A Páscoa de 1952 marcou a família Abraham profundamente. Procedentes de Barcelona, na Espanha, eles chegaram ao Brasil exatamente no domingo que assinala a data cristã. Depois de uma longa viagem a bordo do navio Provence, desembarcar no porto da cidade de Santos representava para eles uma verdadeira ressurreição. Tinham a esperança e a confiança de que, em nosso país, começariam uma vida nova e muito diferente daquela cheia de agruras que haviam experimentado na Europa.
O casal José Abraham Diaz e Maria Lhereux chegou trazendo nos braços o pequeno Alfonso (mesmo nome do avô), com um ano de idade, nascido em Barcelona como os pais, José em 1921 e Maria em 1925. Eles tinham, além da jovialidade, os traumas causados pela Guerra Civil (e depois pela II Guerra). Jovens de menos de 20 anos, conheceram-se durante o conflito. José, com 17 anos, havia se alistado nas Brigadas Internacionais, acabou tomando um tiro, foi preso pelas forças de Franco e passou quase um ano detido. Maria, com mais ou menos 12 anos, teve de se refugiar em Orthez, na França, para escapar das atrocidades. Voltou a Barcelona ao final da Guerra Civil.
Em 1942, José havia sido incorporado ao exército espanhol, onde serviu nos Pirineus.

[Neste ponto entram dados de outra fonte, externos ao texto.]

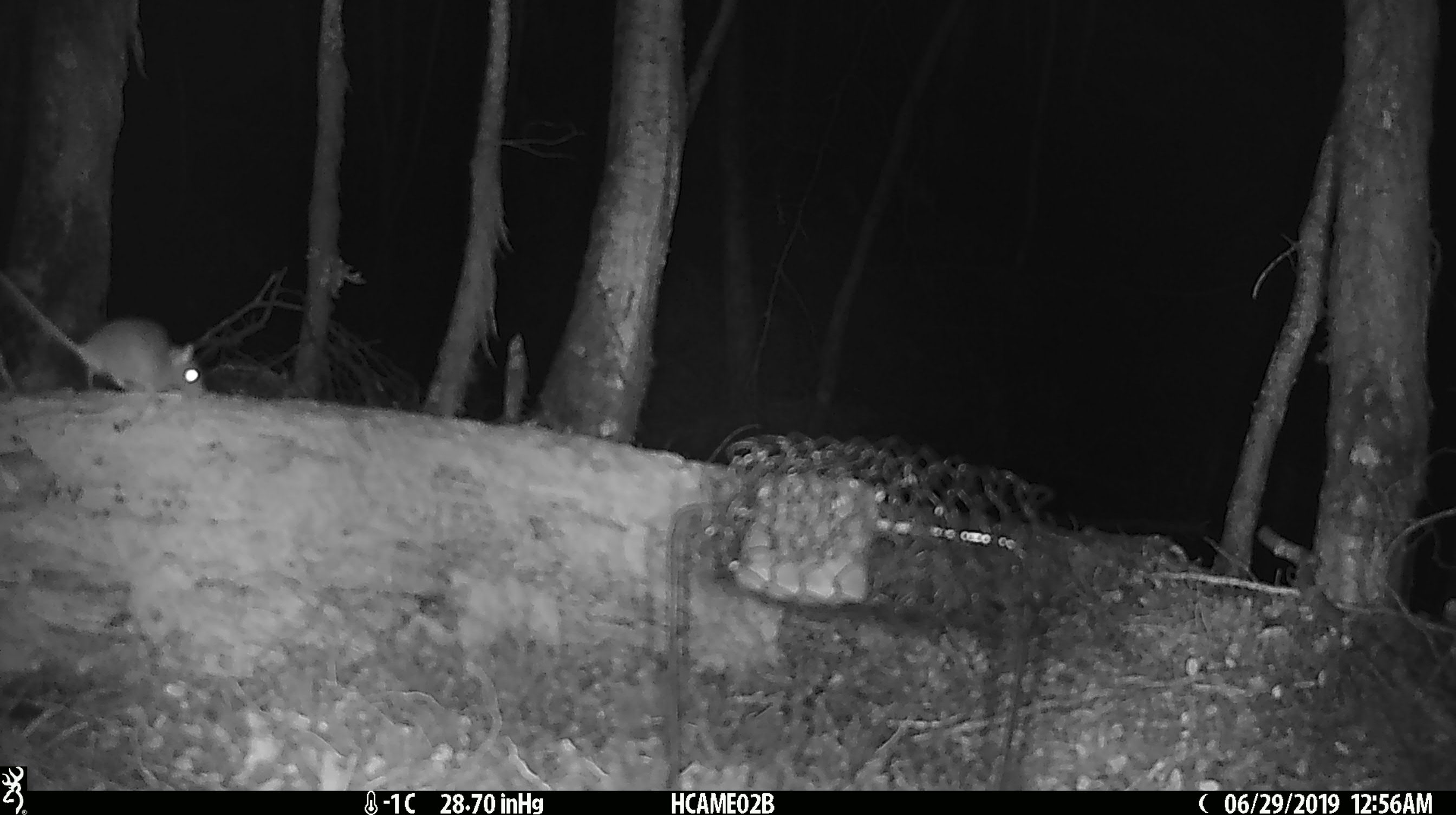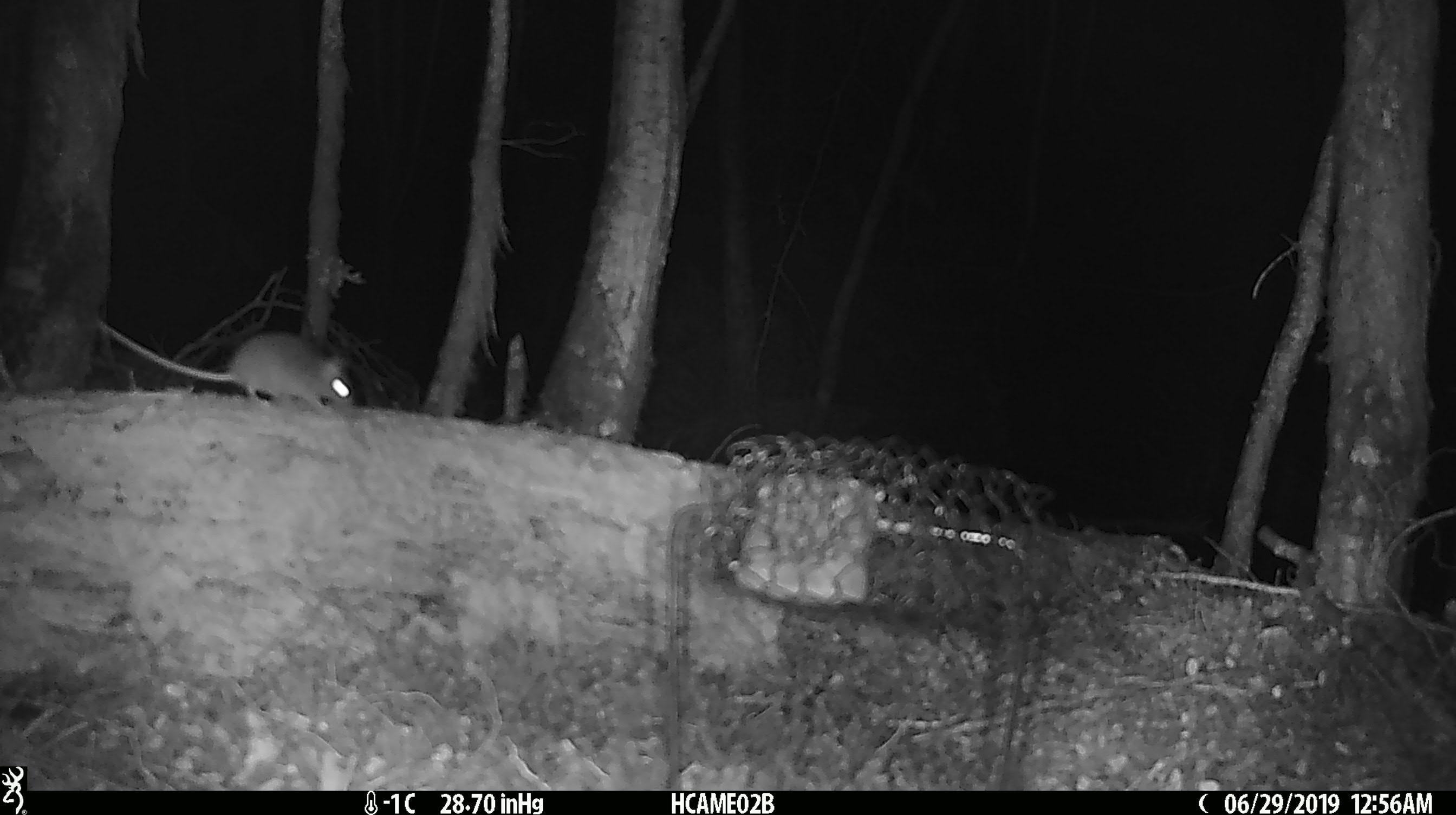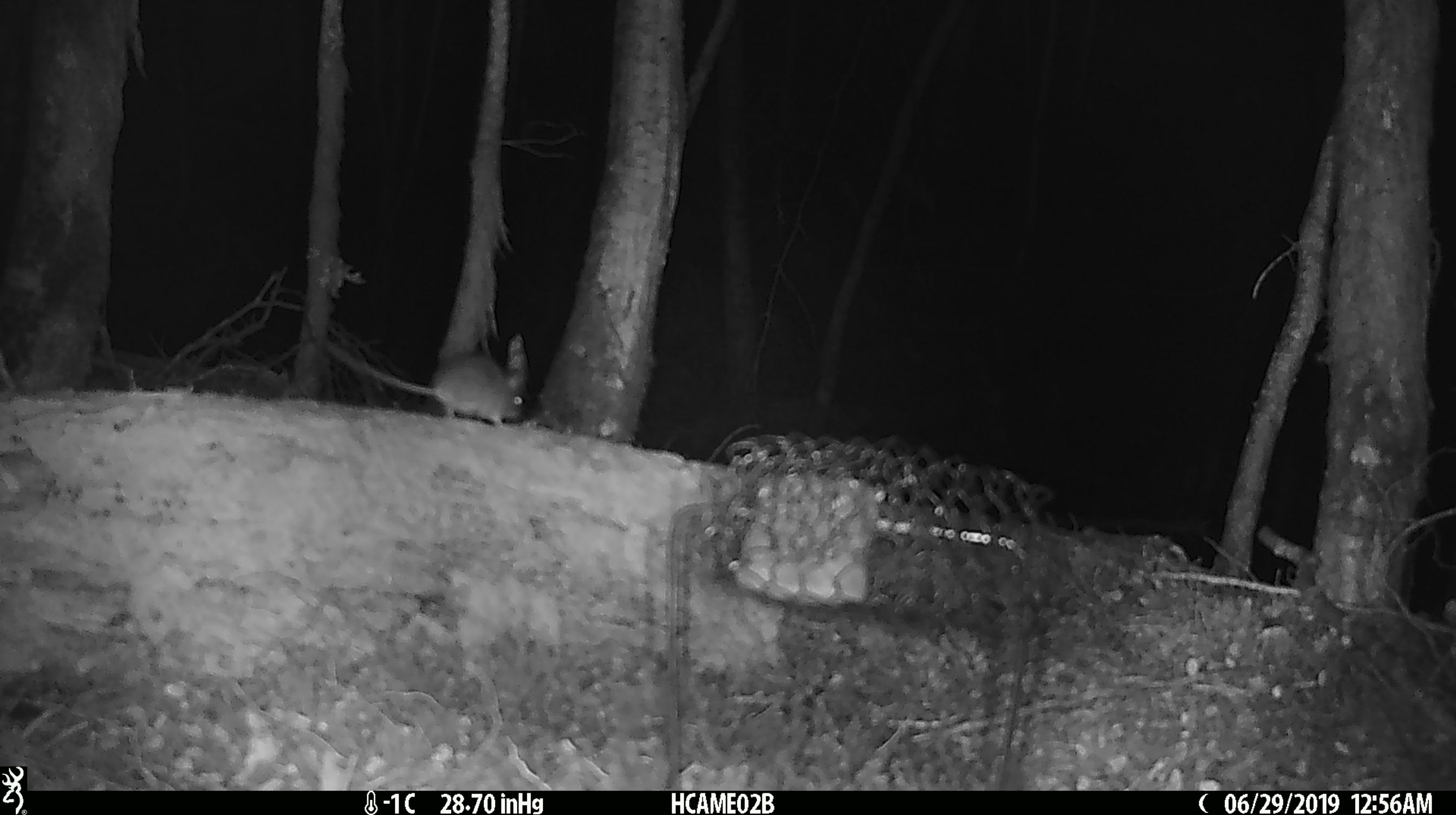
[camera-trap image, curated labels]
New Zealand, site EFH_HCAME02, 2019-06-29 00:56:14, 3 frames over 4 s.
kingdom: Animalia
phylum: Chordata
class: Mammalia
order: Rodentia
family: Muridae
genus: Mus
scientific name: Mus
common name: mouse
Mouse (Mus).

Logo após acabarem as hostilidades, José e Maria se casaram. Atendendo aos conselhos de Alfonso, pai de Maria, que já tinha uma irmã morando no Brasil, o casal resolveu emigrar. De Santos foram a Campinas, onde moravam patrícios, mas, logo depois, apanharam um trem em São Paulo e vieram para Porto Alegre, via Santa Maria. Aqui foram acolhidos pela tia Luiza, moradora na Floresta.
José, primeiro, arrumou emprego na Springer/Admiral e depois como laboratorista fotográfico no Correio do Povo. Durante um plantão, numa emergência, convocado pelo colega Walter Galvani, teve que virar fotógrafo. "Espanhol", como era chamado, tornou-se um dos melhores da imprensa gaúcha. Trabalhou também no Deprec (Departamento Estadual de Portos, Rios e Canais), até se aposentar. José morreu em 1997. Em 1957, nasceu Maria del Carmen, irmã de Alfonso, que, como o pai, também fez carreira de sucesso como fotojornalista.
Dona Maria fará 93 anos em setembro. Lúcida, ativa e muito bem disposta, ela comemora, neste domingo de Páscoa, como sempre, a dupla ressurreição.